As a patient’s condition worsens, they run the risk of coma or death.
The main causes of TSS are:
- Golden staphylococcus (Staphylococcus aureus), particularly its methicillin-resistant strain (MRSA), which is resistant to most available antibiotics.
- Pyogenic streptococcus (Streptococcus pyogenes), also known as beta-hemolytic streptococcus from group A (BHSA).
In the year 1980, substantial research on occurrences of TSS provided meaningful data on the linkages between TSS and menstrual care products. That year, the CDC (Centers for Disease Control and Prevention in the USA) presented a report on 55 cases of TSS. 95% (52 people) of those affected were women, and the majority of them started the illness during menstruation. A nationwide investigation was launched, which identified 3295 cases of TSS.
In June of 1980, a separate report was published indicating a link between TSS and the use of tampons. The main risk factors were the absorbency of the tampons and the length of time they were used without being changed. Tampons associated with a particular brand were identified, due to their component materials, as being particularly dangerous. In September of 1980, the brand recalled its product from the market.
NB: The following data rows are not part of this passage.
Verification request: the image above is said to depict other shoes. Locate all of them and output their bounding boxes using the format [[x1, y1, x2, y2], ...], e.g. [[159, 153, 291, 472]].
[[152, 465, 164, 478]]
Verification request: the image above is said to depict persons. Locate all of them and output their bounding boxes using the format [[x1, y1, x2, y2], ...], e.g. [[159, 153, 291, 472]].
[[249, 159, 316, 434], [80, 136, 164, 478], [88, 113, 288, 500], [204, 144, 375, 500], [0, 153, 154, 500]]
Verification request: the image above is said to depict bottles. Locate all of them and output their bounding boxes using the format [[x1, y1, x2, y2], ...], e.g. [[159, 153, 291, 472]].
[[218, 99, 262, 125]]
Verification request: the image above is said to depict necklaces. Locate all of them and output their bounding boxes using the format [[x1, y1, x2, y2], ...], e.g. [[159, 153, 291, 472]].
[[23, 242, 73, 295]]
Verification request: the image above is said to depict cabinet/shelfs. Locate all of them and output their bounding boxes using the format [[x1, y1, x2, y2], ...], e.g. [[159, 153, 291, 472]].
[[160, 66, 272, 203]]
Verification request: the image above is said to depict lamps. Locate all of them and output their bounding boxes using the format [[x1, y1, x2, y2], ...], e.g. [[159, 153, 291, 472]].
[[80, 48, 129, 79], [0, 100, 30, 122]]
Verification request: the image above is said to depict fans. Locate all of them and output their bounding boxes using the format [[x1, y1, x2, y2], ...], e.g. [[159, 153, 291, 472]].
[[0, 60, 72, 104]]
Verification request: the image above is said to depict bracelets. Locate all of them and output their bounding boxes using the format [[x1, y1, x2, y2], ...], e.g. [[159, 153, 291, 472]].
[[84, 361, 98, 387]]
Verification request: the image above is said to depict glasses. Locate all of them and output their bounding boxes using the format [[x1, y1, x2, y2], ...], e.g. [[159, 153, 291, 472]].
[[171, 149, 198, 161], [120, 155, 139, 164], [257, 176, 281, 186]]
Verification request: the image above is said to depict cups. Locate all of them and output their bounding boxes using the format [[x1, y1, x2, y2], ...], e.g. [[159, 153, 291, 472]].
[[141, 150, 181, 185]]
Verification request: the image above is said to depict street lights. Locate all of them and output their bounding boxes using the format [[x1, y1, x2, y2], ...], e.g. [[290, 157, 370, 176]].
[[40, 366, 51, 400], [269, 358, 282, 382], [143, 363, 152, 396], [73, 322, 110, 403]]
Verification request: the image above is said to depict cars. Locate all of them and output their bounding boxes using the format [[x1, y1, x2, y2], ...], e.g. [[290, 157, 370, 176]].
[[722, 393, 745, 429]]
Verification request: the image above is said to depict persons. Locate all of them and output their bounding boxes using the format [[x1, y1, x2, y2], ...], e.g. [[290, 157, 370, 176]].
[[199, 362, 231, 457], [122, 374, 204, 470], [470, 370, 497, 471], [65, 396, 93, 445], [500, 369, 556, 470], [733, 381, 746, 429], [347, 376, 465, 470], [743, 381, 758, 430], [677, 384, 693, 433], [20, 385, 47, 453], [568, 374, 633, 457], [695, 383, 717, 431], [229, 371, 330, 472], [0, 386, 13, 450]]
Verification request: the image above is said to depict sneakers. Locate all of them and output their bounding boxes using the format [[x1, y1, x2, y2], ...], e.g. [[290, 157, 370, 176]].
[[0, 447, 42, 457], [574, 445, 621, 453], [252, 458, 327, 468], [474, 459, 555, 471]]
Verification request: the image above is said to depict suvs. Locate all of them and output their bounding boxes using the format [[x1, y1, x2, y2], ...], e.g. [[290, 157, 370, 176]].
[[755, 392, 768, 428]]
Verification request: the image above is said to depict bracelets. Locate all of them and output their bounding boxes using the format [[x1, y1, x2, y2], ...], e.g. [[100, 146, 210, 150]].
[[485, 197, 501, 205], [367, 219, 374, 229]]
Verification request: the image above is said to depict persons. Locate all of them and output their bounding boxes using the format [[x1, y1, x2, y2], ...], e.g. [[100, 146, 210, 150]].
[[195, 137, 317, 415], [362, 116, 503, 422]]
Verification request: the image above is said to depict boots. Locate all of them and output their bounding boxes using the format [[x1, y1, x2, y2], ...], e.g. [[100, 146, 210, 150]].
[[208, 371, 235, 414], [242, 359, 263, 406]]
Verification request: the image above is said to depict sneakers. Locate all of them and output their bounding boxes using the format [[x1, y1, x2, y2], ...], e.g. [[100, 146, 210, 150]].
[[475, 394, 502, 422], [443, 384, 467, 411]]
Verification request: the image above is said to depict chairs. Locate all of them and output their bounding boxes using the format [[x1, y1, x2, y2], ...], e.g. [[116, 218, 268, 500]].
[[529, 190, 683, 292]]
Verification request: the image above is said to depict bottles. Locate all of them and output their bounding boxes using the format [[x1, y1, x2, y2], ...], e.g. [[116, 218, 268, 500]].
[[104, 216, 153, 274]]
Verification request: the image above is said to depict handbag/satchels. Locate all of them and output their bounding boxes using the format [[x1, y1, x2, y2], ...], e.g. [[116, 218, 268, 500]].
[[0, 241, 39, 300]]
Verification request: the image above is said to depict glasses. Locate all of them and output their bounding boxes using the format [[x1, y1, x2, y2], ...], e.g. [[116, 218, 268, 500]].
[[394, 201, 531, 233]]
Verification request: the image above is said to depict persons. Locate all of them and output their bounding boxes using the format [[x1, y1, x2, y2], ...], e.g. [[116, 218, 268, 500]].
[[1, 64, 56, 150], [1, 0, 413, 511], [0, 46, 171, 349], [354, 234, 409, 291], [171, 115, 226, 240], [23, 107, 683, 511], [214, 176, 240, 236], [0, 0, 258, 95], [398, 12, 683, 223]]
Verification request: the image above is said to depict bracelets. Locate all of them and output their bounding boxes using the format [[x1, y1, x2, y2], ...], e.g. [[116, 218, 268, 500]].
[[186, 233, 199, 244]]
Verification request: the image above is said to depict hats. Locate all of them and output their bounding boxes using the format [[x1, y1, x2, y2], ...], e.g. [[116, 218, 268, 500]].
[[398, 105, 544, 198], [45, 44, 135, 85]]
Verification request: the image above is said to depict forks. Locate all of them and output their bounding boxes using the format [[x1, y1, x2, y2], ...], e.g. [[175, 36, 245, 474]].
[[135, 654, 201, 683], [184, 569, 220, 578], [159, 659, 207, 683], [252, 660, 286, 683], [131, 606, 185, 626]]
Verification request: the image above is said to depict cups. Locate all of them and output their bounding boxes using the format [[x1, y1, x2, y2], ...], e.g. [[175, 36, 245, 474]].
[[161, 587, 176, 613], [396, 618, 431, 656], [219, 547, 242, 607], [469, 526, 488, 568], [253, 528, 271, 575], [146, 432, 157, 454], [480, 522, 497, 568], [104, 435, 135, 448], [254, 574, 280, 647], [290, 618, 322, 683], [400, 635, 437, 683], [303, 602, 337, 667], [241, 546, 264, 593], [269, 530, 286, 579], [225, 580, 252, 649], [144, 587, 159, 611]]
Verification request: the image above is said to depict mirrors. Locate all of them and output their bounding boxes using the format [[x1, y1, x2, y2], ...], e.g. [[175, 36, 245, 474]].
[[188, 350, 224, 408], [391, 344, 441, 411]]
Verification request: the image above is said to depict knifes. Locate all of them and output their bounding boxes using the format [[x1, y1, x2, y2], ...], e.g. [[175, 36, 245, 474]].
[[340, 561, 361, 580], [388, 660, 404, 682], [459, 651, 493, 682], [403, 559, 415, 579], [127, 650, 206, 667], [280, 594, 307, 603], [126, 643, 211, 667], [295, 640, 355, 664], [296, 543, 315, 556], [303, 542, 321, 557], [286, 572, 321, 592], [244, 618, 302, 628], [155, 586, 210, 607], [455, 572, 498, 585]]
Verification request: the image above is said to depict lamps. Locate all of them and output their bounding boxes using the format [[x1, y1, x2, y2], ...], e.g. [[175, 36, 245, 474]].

The tampons used by the patients affected by TSS women were actively multiplying the presence of streptococci and staphylococci, which produced the dangerous toxins. After the investigation, the incidence of TSS among menstruating people rapidly declined. Deaths related to menstrual TSS, which comprised 5% of the reported cases in 1980, were also reduced to zero by the end of the 1980s. However, despite the redesign of tampons and alterations in the materials used, the presence of synthetic fibers used in most designs can still increase the chances of toxins forming.
Use of menstrual cups can help minimize the risk of developing TSS. This is because menstrual cups do not affect the vaginal microflora, and the materials that menstrual cups are made of do not interact with toxin-producing bacteria. According to a 2019 article published in The Lancet, there have been only 5 cases of TSS reported with the use of menstrual cups. This compares favorably with thousands of cases of TSS reported with tampon use.
In providing this information, we are hopeful to help increase awareness of TSS risks and aid in the decision process of which menstrual care products are most suitable and safest for use.